Beta-agonists certainly would be expected to do this, and at first sight it would seem that we must support the belief of most chest physicians that steroids should be used more aggressively, since steroids suppress inflammation. But there are four main snags to the use of steroids: (1) steroids, even the inhaled variety, are just too dangerous (Br Medical Journal 1990, 300: 1548-51); (2) they don’t always work (Clin Exp Allergy 1992, 22: 315-7) as for instance when the inflammation is caused not by an immune reaction but by direct toxicity and (3) not all mucus secretion is caused by inflammation. It can also be stimulated directly by certain plant toxins called lectins (The Lancet 1978, i: 585-6), abundant in pollen grains and other allergenic particles (J Nutr Med 1991, 2: 45-64).

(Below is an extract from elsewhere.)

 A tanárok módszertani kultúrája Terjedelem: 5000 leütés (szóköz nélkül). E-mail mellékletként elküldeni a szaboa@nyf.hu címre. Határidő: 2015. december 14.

Steroids also wouldn’t be expected to stop mucus secretion but merely prevent the mucus from being coughed up. The mucus would stay in the airway, getting drier and stickier.
And even if we could find the perfect drug, that entirely suppressed not only inflammation but also mucus secretion so that mucus plugging and asthma fatalities were abolished, it would still in theory leave the body open to pollen and mite toxins, which would probably exert effects on distant, non pulmonary sites and might be even worse.

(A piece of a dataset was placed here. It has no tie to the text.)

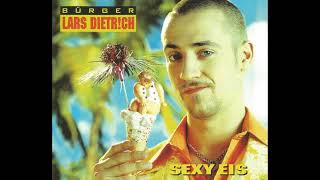 Bürger Lars Dietr!ch - Sexy Eis - 1996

Asthma, like other forms of inflammation, is actually a natural self cleaning and repair mechanism for the bronchi.
Experiments with pollen grains and housedust mites showed a startling degree of toxicity (Allergy 1983, 38: 477-486) causing inflammation. But eventually the immune inflammation drives the whole particle and soluble products out of the body (though at the cost of causing symptoms). We must therefore be very cautious about using drugs that prevent this natural defence mechanism.
It is the doctors who have turned asthma into a killer. Any drug, that effectively reverses constriction and inflammation of the airways, renders the patient more susceptible to the direct toxic effects of the particles and chemicals that the inflammation was trying to remove, and therefore is likely to increase mortality.